---------- SOURCE EXCERPT
Display and advertisement of tobacco products are not allowed, yet shopkeepers do that, he said, adding that monitoring those is one challenge given lack of resources and shortage of manpower. Moreover, not being able to control public smoking is another challenge.

Availability of solvent drugs like thinner, dendrite and dilute is one issue, wherein monitoring is challenging. They can sale with a valid trade license but they cannot sell to minors.

“Today’s abuser can be tomorrow’s potential traffickers. Having too much of abusers can increase the demand of controlled substances. When that is the case, the chance of increase in the supply side is obvious. Therefore, it is must to address and tackle the abusers,” he added.

Knowing the demand, he said that farmers are into harvesting the cannabis, as that is easy way of making money. They chose harvesting cannabis derivatives over cultivation of crops because they know the value of it.

Knowing the importance of tackling the abusers, at the earliest, RBP is undertaking various measures to intervene. They are carrying out intensive targeted patrolling, they gather information as that is only, they way to get hold of offences related to substance abuse.
--------------------
### DIRECTION 1
From the substance abuse article, extract the passage starting with "Knowing the demand, he" and going on through "to substance abuse.".
### DIRECTION 2
Answer these questions using the substance abuse article:
(a) What two shortages make it hard to monitor tobacco display and advertisement?
(b) To whom are sellers of solvent drugs not allowed to sell?
(c) What kind of patrolling is RBP carrying out?
### DIRECTION 3
Continue the substance abuse article from the point where it stops.
These records come from a separate source.
---------- EXCERPTED DATA
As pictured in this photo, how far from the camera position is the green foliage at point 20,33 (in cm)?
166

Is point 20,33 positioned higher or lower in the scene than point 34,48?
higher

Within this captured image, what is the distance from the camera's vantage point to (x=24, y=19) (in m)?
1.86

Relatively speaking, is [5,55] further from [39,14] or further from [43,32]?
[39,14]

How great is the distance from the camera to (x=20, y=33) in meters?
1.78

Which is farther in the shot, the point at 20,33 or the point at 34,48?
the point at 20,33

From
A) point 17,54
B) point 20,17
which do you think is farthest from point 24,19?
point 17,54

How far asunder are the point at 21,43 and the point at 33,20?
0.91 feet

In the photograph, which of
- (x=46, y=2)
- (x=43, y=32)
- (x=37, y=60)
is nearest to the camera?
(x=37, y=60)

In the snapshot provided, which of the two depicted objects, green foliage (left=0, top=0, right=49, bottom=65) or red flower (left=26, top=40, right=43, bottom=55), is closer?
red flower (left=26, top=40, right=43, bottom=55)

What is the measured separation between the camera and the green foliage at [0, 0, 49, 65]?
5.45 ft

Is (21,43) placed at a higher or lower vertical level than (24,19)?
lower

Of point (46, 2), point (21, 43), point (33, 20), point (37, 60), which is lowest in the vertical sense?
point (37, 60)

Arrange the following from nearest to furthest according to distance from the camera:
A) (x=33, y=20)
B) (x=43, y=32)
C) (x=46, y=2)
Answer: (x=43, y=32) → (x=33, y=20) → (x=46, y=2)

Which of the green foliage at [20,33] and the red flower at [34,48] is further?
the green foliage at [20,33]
--------------------
---------- EXCERPTED DATA
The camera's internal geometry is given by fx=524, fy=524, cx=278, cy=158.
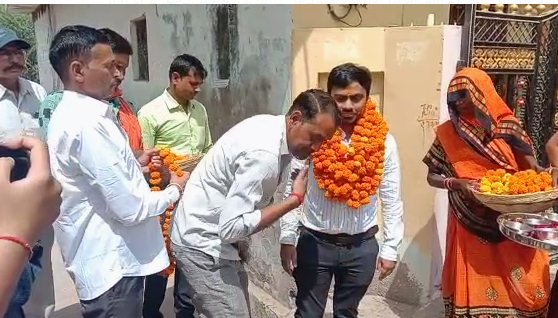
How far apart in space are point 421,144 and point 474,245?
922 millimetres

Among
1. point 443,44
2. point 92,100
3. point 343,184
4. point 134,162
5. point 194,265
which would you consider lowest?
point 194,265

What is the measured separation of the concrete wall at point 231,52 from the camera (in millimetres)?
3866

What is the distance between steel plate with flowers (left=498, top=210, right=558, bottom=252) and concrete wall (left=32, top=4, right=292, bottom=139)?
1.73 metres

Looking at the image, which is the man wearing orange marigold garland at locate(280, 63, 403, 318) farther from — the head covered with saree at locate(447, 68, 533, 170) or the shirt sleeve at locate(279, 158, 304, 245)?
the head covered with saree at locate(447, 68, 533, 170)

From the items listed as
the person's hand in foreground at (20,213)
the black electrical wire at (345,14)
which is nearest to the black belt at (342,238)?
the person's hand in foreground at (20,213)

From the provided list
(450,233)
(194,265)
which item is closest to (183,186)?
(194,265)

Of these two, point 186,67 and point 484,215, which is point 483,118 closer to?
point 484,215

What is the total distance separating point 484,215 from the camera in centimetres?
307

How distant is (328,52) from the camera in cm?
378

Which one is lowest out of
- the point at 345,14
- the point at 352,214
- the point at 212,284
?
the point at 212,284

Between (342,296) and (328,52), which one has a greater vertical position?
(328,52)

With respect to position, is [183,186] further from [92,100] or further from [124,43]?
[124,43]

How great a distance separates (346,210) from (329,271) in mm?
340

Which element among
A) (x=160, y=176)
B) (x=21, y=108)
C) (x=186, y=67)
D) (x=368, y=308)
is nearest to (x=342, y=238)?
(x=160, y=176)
--------------------
### EXPECTED ANSWER 1
Knowing the demand, he said that farmers are into harvesting the cannabis, as that is easy way of making money. They chose harvesting cannabis derivatives over cultivation of crops because they know the value of it.

Knowing the importance of tackling the abusers, at the earliest, RBP is undertaking various measures to intervene. They are carrying out intensive targeted patrolling, they gather information as that is only, they way to get hold of offences related to substance abuse.

### EXPECTED ANSWER 2
(a) Lack of resources and shortage of manpower.
(b) Minors.
(c) Intensive targeted patrolling.

### EXPECTED ANSWER 3
In addition, they conduct regular and random check-post, border ports and highway checking using canine and police personnel. They raid and investigate if need be. Moreover, they visit the vulnerable group, as and when needed.

He said, “We do a crime mapping according to which we deploy our patrolling team. Supply targets a huge group, and when demand and supply meets, the situation becomes the worst. Thereby, we usually target such areas where we see the possibility of such happening.”

For now, offences related to substance abuse are male dominated, as women have more reservation, restriction and responsibilities.

The source, in addition said that the police alone cannot curb down on such crimes. Parents and the society, in general, should take equal responsibilities, as everything starts from home.